◆ Requirement: Your job is to retype all of the data word for word, leaving every image out.

◆ Record extracts:
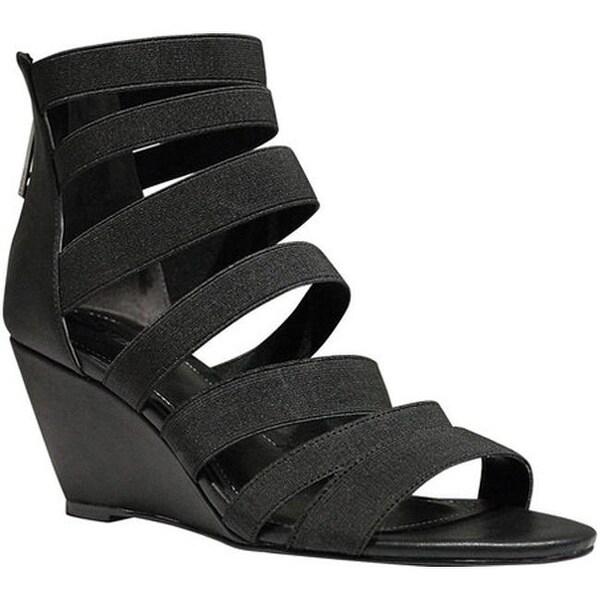 0b50ac584aa ... Women s Shoes     Women s Sandals. Charles by Charles David  Women  x27 s Hamburg Strappy Wedge Sandal Black Elastic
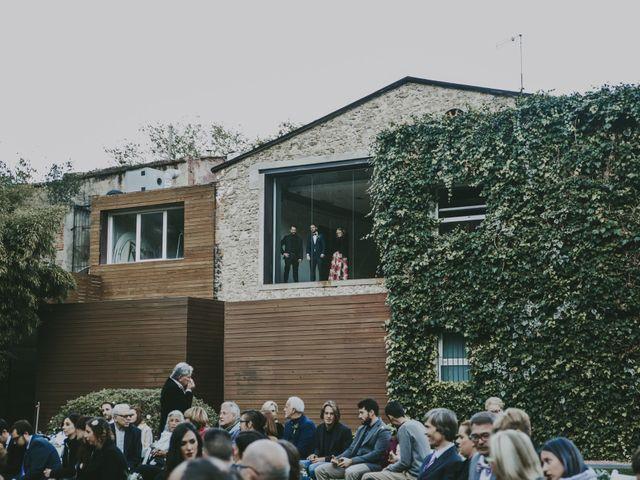 La boda de Adrià y Edith en Sant Fost De Campsentelles, Barcelona 83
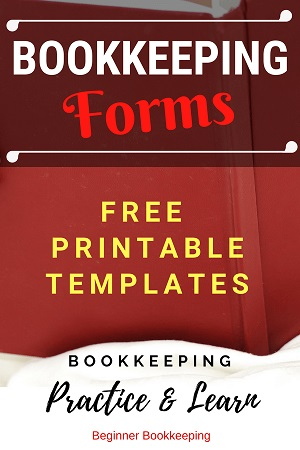 Bookkeeping Forms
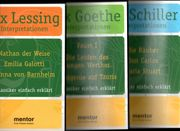 3 x 3 Klassiker Goethe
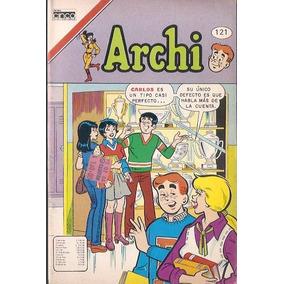 Archi 121 Editorial Cinco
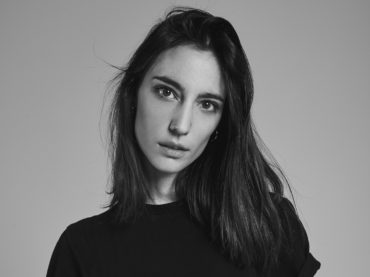 Amelie Lens reveals 'Higher' EP featuring FJAAK remix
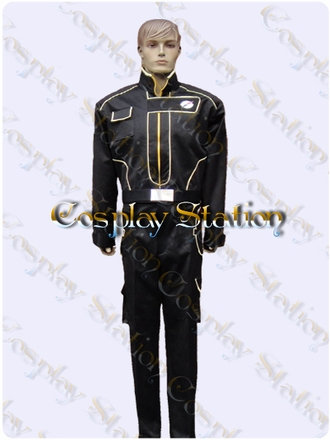 Power Rangers: Operation Overdrive  Yellow  Overdrive  Ranger Cosplay Costume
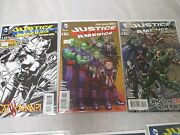 Justice League Of America 3 Regular 125, And 1100 Nm+ Sketch Variant New 52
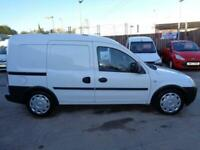 2011 Vauxhall Combo 5 SEATER CREW VAN-CDTi-1248cc-TWIN DOORS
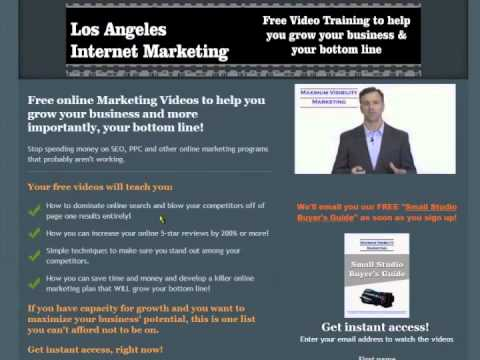 Palm Springs Internet Marketing AWESOME Proof Video Works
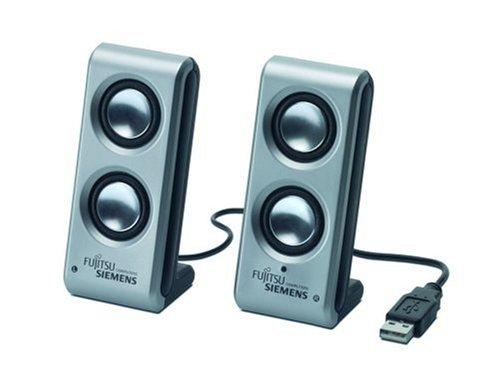 Fujitsu Siemens Mini Speaker Set USB Lautsprecher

◆ Output:
 0b50ac584aa ... Women s Shoes     Women s Sandals. Charles by Charles David  Women  x27 s Hamburg Strappy Wedge Sandal Black Elastic
 La boda de Adrià y Edith en Sant Fost De Campsentelles, Barcelona 83
 Bookkeeping Forms
 3 x 3 Klassiker Goethe
 Archi 121 Editorial Cinco
 Amelie Lens reveals 'Higher' EP featuring FJAAK remix
 Power Rangers: Operation Overdrive  Yellow  Overdrive  Ranger Cosplay Costume
 Justice League Of America 3 Regular 125, And 1100 Nm+ Sketch Variant New 52
 2011 Vauxhall Combo 5 SEATER CREW VAN-CDTi-1248cc-TWIN DOORS
 Palm Springs Internet Marketing AWESOME Proof Video Works
 Fujitsu Siemens Mini Speaker Set USB Lautsprecher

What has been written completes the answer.